As a legislator, Pence has continued his track record of discrimination. While running for the House of Representative in 2000, the policy platform on his website advocated the diversion of funds from the Ryan White Care Act, which provides life-saving HIV medications, to "those institutions which provide assistance to those seeking to change their sexual behavior." That's a reference to the widely discredited practice of conversion therapy, which can lead to years of psychological harm and trauma and is outlawed in five states. Pence, who has received a rating of zero from the Human Rights Campaign, has voted against employment nondiscrimination protections as a member of Congress. The former House representative also advocated for a constitutional amendment blocking same-sex couples from getting married.

If Trump were elected in November, Pence will be one heartbeat away from the Oval Office. His track record, though, further scores how devastating a Trump presidency would be for LGBT people. Trump has promised that on his first day in office, he would repeal every executive order enacted under President Obama's tenure. That would include a directive barring federal contractors from being fired because of their sexual orientation or gender identity. The CEO has further vowed to appoint justices that will overturn the Supreme Court's 2015 decision to legalize marriage equality in all 50 states.

Many LGBT people are justifiably terrified of a Trump presidency under which they stand to lose their jobs, their marriages, and their families; that fear deserves to be confronted on a national stage, not ignored. Cooper, as one of a handful of openly gay newscasters working in primetime, is well-positioned to speak truth to power. Following the Pulse shooting in June, he took Florida Attorney General Pam Bondi to task over her newfound support of the LGBT community. Before rebranding herself as an ally, Bondi claimed in 2014 court filings that same-sex couples fighting for the right to marry in Florida were seeking "induce public harm" to the state. "Do you really think you're a champion of the gay community?" Cooper asked.

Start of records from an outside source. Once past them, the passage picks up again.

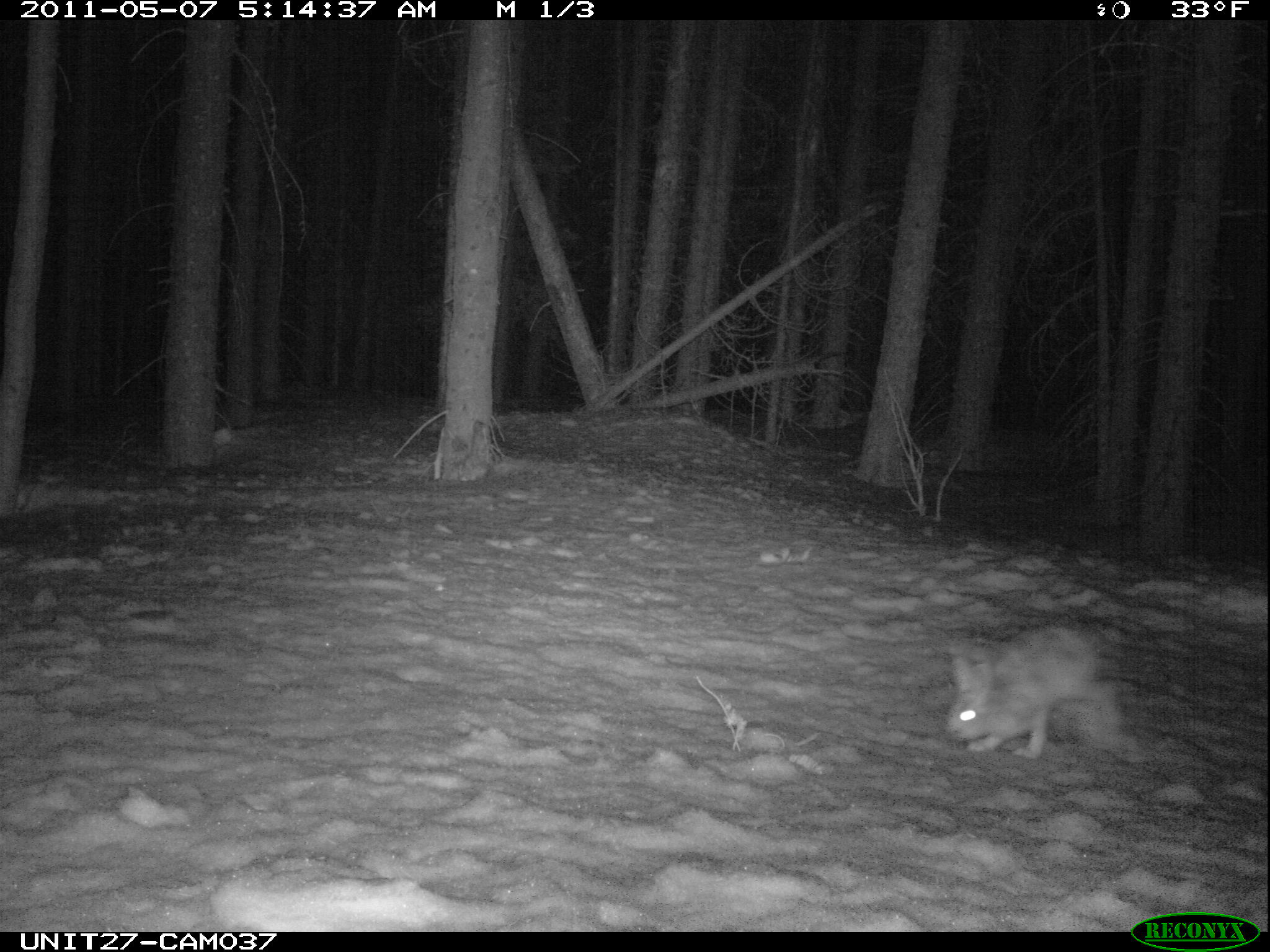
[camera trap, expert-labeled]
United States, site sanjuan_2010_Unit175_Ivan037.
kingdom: Animalia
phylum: Chordata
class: Mammalia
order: Lagomorpha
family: Leporidae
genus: Lepus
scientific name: Lepus americanus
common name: snowshoe hare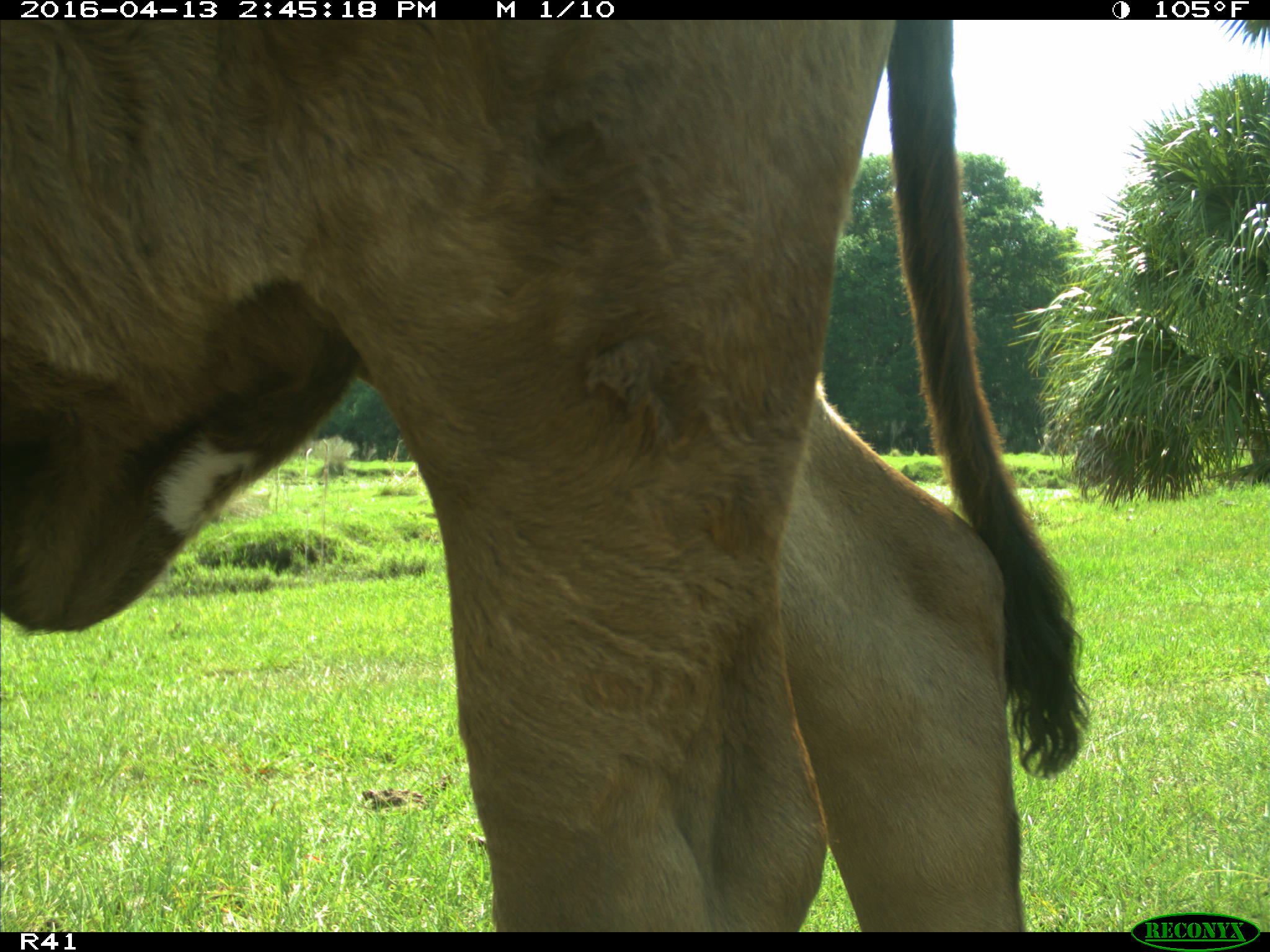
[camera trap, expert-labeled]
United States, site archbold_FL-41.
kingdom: Animalia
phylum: Chordata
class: Mammalia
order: Artiodactyla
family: Bovidae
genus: Bos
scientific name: Bos taurus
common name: domestic cow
Bos taurus (domestic cow).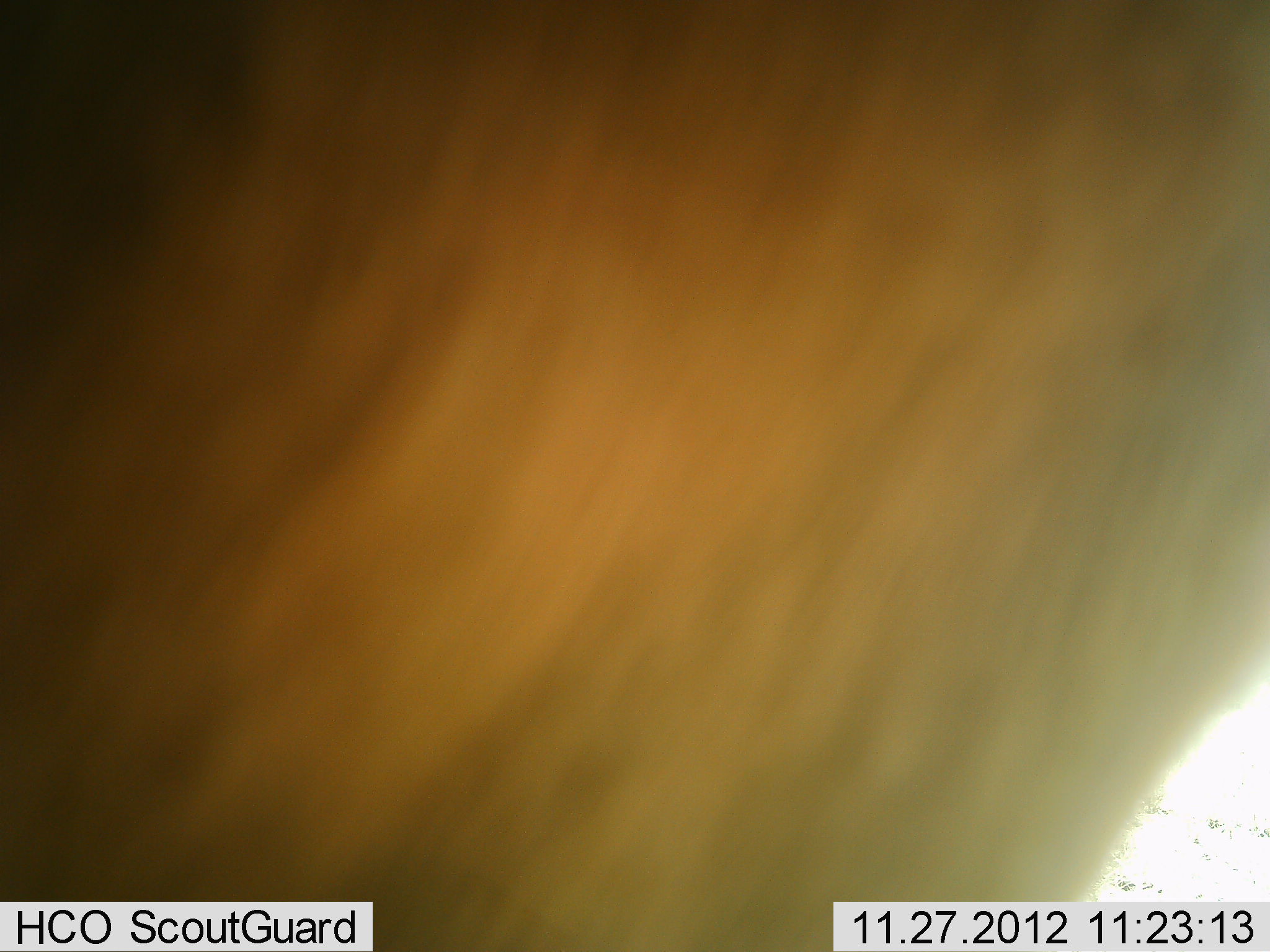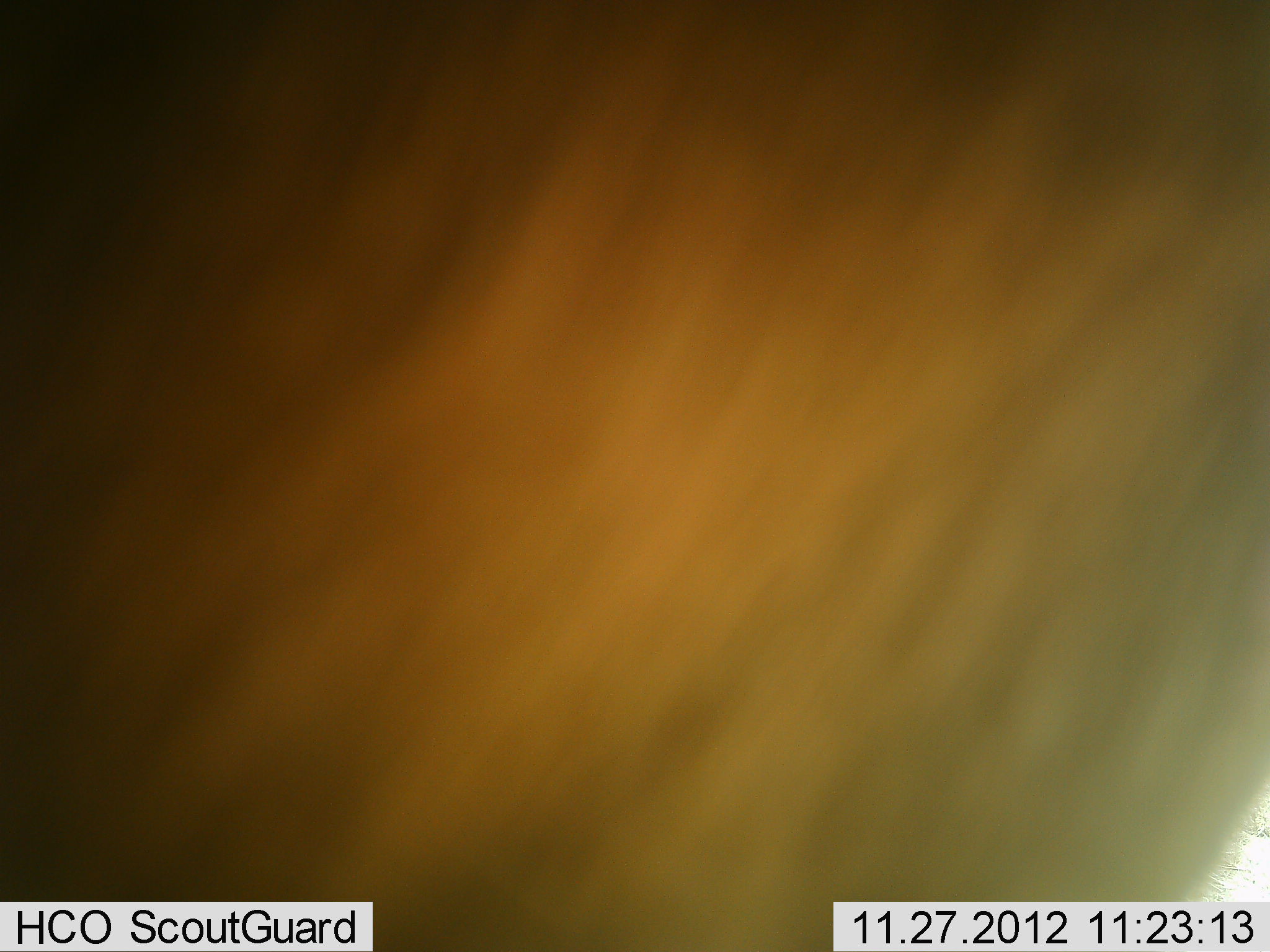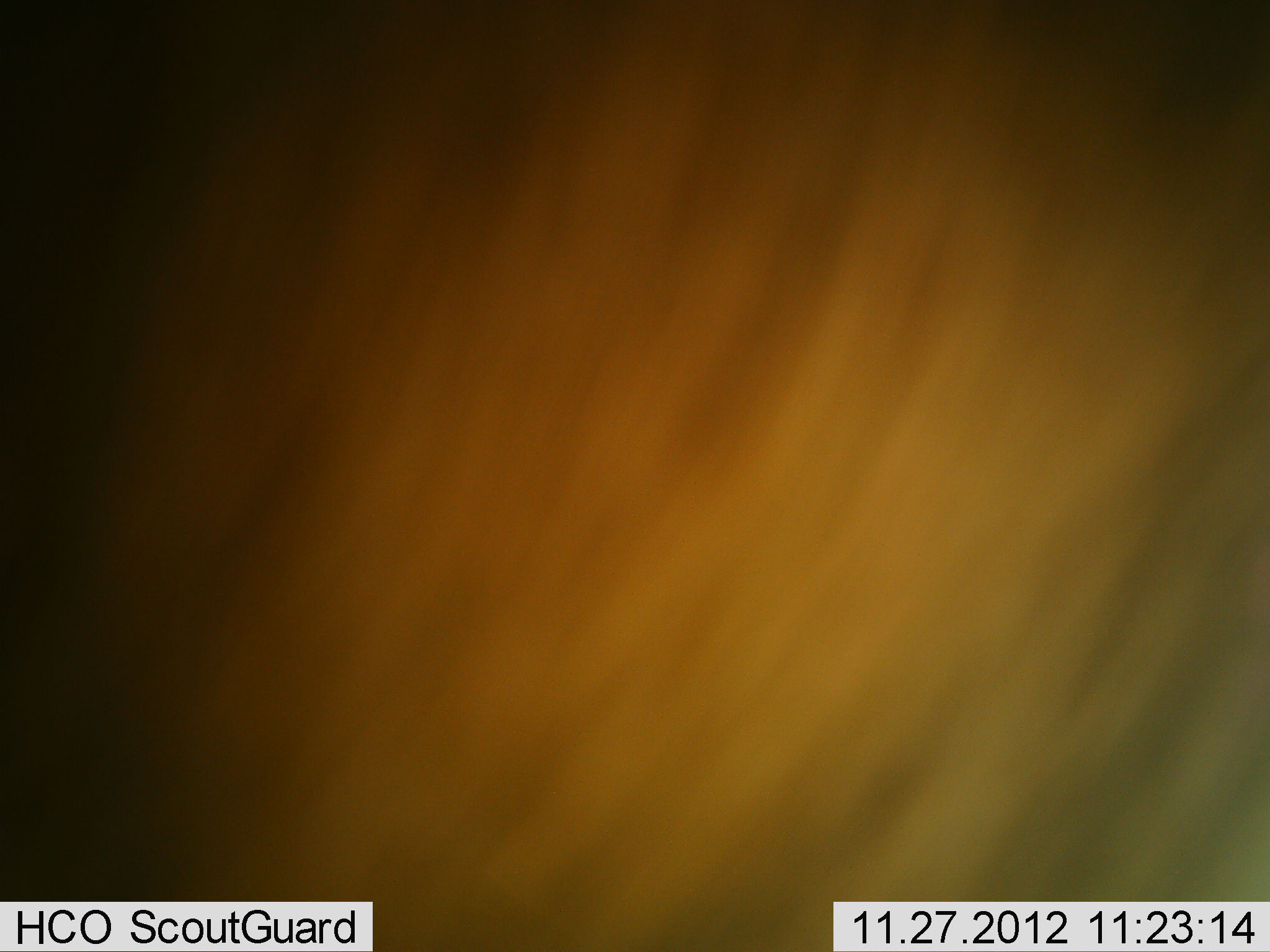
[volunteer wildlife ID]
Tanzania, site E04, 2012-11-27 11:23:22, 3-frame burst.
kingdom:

Americans live in a time when our most vulnerable communities are under attack. This election has witnessed millions of undocumented workers referred to as "rapists" and threatened with deportation. Trump has further discussed placing Muslim citizens in a national registry that harkens back to the persecution of Jews in Nazi Germany. If we hope to prevent modern fascism and mass discrimination, all of us must promote a culture of greater accountability. Silence is what created this mess to begin with.